Trying some more…

Everything I have tried to do to occupy myself has failed miserably. I can’t concentrate on a book, or even a trashy magazine. I can’t find music that I want to hear, and I can’t manage anything that requires me to have my brain in gear.

I need to do something… I need to find some peace. My children are gone for a day and soon I will be gone too. I will seek my solace by the sea. I will look for the beautiful and I will listen to the waves and hope I find some comfort in it, as I have done so many times before.

Time for a road trip. Keep your fingers crossed for me.

Trying… and crying

I’m trying to be normal, but it is so much harder than it sounds. I don’t feel quite like me anymore; I don’t feel strong and I don’t feel certain of anything. I’m signed off work with a ‘stress-related illness’ because I can’t function well enough to teach my classes. I’m stuck at home, unable to find anything that will occupy my mind for more than a few minutes, trying to keep myself hidden from my children because I don’t want them to see my pain.

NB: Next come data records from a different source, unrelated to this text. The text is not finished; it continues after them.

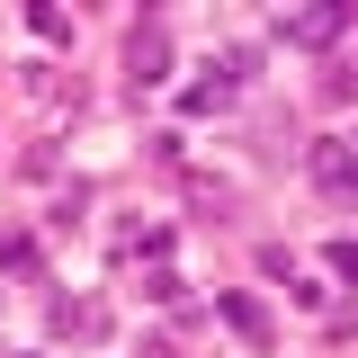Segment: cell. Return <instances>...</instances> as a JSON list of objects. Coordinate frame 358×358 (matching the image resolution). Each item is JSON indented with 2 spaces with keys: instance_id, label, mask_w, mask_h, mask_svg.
Masks as SVG:
<instances>
[{
  "instance_id": "obj_2",
  "label": "cell",
  "mask_w": 358,
  "mask_h": 358,
  "mask_svg": "<svg viewBox=\"0 0 358 358\" xmlns=\"http://www.w3.org/2000/svg\"><path fill=\"white\" fill-rule=\"evenodd\" d=\"M305 171H313L322 197L350 206V197H358V134H322V143H305Z\"/></svg>"
},
{
  "instance_id": "obj_1",
  "label": "cell",
  "mask_w": 358,
  "mask_h": 358,
  "mask_svg": "<svg viewBox=\"0 0 358 358\" xmlns=\"http://www.w3.org/2000/svg\"><path fill=\"white\" fill-rule=\"evenodd\" d=\"M358 27V0H305V9H278V36L287 45H341Z\"/></svg>"
},
{
  "instance_id": "obj_5",
  "label": "cell",
  "mask_w": 358,
  "mask_h": 358,
  "mask_svg": "<svg viewBox=\"0 0 358 358\" xmlns=\"http://www.w3.org/2000/svg\"><path fill=\"white\" fill-rule=\"evenodd\" d=\"M99 322H108V313L90 305V296H54V331H81V341H99Z\"/></svg>"
},
{
  "instance_id": "obj_10",
  "label": "cell",
  "mask_w": 358,
  "mask_h": 358,
  "mask_svg": "<svg viewBox=\"0 0 358 358\" xmlns=\"http://www.w3.org/2000/svg\"><path fill=\"white\" fill-rule=\"evenodd\" d=\"M143 358H179V350H171V341H143Z\"/></svg>"
},
{
  "instance_id": "obj_7",
  "label": "cell",
  "mask_w": 358,
  "mask_h": 358,
  "mask_svg": "<svg viewBox=\"0 0 358 358\" xmlns=\"http://www.w3.org/2000/svg\"><path fill=\"white\" fill-rule=\"evenodd\" d=\"M27 27H36L45 45H72V18H63V9H54V0H36V9H27Z\"/></svg>"
},
{
  "instance_id": "obj_8",
  "label": "cell",
  "mask_w": 358,
  "mask_h": 358,
  "mask_svg": "<svg viewBox=\"0 0 358 358\" xmlns=\"http://www.w3.org/2000/svg\"><path fill=\"white\" fill-rule=\"evenodd\" d=\"M143 296H152V305H179V296H188V278H179V268H152V278H143Z\"/></svg>"
},
{
  "instance_id": "obj_3",
  "label": "cell",
  "mask_w": 358,
  "mask_h": 358,
  "mask_svg": "<svg viewBox=\"0 0 358 358\" xmlns=\"http://www.w3.org/2000/svg\"><path fill=\"white\" fill-rule=\"evenodd\" d=\"M242 81H251V54L233 45V54H224V63L206 72V81H188V90H179V108H188V117H215V108H224V99H233Z\"/></svg>"
},
{
  "instance_id": "obj_4",
  "label": "cell",
  "mask_w": 358,
  "mask_h": 358,
  "mask_svg": "<svg viewBox=\"0 0 358 358\" xmlns=\"http://www.w3.org/2000/svg\"><path fill=\"white\" fill-rule=\"evenodd\" d=\"M126 81H134V90H162V81H171V36H162L152 18L126 36Z\"/></svg>"
},
{
  "instance_id": "obj_6",
  "label": "cell",
  "mask_w": 358,
  "mask_h": 358,
  "mask_svg": "<svg viewBox=\"0 0 358 358\" xmlns=\"http://www.w3.org/2000/svg\"><path fill=\"white\" fill-rule=\"evenodd\" d=\"M224 322H233V331H242L251 350H268V313L251 305V296H224Z\"/></svg>"
},
{
  "instance_id": "obj_9",
  "label": "cell",
  "mask_w": 358,
  "mask_h": 358,
  "mask_svg": "<svg viewBox=\"0 0 358 358\" xmlns=\"http://www.w3.org/2000/svg\"><path fill=\"white\" fill-rule=\"evenodd\" d=\"M331 278H341V287H358V242H350V233L331 242Z\"/></svg>"
}]
</instances>
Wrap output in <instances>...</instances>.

I must have cried enough to drown a thousand people today, but still the tears keep coming. I cry while at the doctors… I cry so much driving that I have to pull over… I cry when I talk to my friends… I cry even harder when my best friend cries with me. I apologise for my tears, as if I could help them, and I try to hold them back.

I want to be the survivor I know so well. I want to be sure that this will come to an end, that I will find my serenity again. I want, more than anything, to be sure of myself, but I don’t know how.

How do I get past waking up in the morning and wishing I could sleep the week away? How do I get past wondering if everyone I speak to is up to something, or after something? How do I find the energy to get dressed and stick on a smile and face the world? How do I play the Glad Game without finding my list full of ‘but’s?